Scott looked from Liz to Karen to her mother, the same tender glance all around. “Listen to her,” he said, putting his chin on Liz’s head. They went out again, their arms around each other, and Karen and her mother heard Scott saying, “Come on, give me a little kiss!”

“There,” Karen’s mother murmured, “is a man who likes women.”

Mom?” Tobi said, coming into the kitchen, and bumped into Karen, as if she didn’t see her standing right there with a handful of silverware. Was Tobi nervous? “I want you to meet someone, Mom,” she said, and there he was, the man from the photograph, towering over Tobi, big and burly in a flannel shirt.
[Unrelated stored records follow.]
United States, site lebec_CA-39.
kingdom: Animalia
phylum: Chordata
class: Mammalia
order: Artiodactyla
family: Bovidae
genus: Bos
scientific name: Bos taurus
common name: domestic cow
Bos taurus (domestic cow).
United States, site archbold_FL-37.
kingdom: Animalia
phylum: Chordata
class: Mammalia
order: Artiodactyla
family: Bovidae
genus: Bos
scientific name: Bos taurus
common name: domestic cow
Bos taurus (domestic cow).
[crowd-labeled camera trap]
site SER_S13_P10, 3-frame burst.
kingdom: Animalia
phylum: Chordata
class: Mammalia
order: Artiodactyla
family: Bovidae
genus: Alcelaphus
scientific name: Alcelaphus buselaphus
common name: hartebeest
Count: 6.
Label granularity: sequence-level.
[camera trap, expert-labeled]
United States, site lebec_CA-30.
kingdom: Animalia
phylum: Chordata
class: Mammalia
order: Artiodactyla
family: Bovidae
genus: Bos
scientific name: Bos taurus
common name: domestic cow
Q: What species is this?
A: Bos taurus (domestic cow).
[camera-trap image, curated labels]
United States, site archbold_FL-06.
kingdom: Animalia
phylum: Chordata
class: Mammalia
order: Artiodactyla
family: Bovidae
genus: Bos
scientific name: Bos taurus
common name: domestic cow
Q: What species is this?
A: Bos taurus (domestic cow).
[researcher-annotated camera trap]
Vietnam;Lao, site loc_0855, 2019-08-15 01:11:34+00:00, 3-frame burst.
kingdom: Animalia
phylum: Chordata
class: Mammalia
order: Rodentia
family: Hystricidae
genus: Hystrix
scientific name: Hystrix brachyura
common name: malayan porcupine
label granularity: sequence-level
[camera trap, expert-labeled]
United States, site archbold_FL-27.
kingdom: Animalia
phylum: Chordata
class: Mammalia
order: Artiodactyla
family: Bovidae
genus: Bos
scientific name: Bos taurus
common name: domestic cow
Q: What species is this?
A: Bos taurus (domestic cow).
“This is Jason.” Black eyes, a brushy, flowing mustache, and thick, black hair, long hair, down to his shoulders. And—aha, Karen had been right, bow legs.

“Pleased to meet you, Tobi’s mom.” He should have had a deep, resonating voice to go with the rest of him; instead it was light, smooth, almost a boy’s voice. “I’d like to call you something else—and, really, not Mrs. Freed.”

“Well … the name is Sylvia.”

“I’m Karen.” Not that anybody asked. Jason looked at her, looked down at her. Then his hand, a real bear paw, outstretched; a brief touch, and he

returned the full force of his eyes to her” mother. Ah, so. For him, she didn’t count.

“Jason teaches at the college,” Tobi said. “But we met jogging.”

“At the reservoir,” Karen said, remembering her “vision.”

“What?” Tobi looked at her, frowning.

“You were jogging at the reservoir.”

“You just met today?” her mother said.

They were all talking at once. From above them, Jason laughed. “No,” Tobi said, “we didn’t just meet today. Where’d you get that idea?” They’d known each other quite a while, she said. “I’m in one of Jason’s classes.” But they only got to talking as people, not teacher-student, one day when they were both jogging. “Around the rose gardens,” she said. There went Karen’s vision.

“So I guess it’s, oh,-two months now we’ve been seeing each other.”

“Really,” her mother said. “Two months?” She didn’t like that. “That’s a long time, Tobi…” Her voice trailed off. Fill in the end of the sentence. … a long time for you to be seeing someone without your family knowing about it.

“Mmm,” Tobi said, sitting down and peeling an orange.

“How long have you been teaching, Jason?” her mother asked.

“Ten years, Sylvia.”

“Ah. And is that all you’ve ever done?” . She was fishing, wanting to know how old he was. Karen wondered the same thing. He looked nearly as old as her father; his neck was brown and crinkled.

Jason put a cigarette between his lips—the original Marlboro man. “Mind if I smoke?” Surprise! That light boy voice again.

Tobi got up, threw the orange peel into the garbage. “Mom’s a smokestack, herself.”

“Before I taught, Sylvia, I bummed around a bit, worked as a gaudy dancer on the railroads, picked up work here and there, enough to keep going as an artist, enough to keep my family together.”

“Family?” her mother said.

“Jason’s staying for dinner,” Tobi said. “Okay?” She leaned against him, a taut stick leaning against a tree, and in her eyes, in her glance upward, there was something that turned their mother’s nose faintly blue at the wings.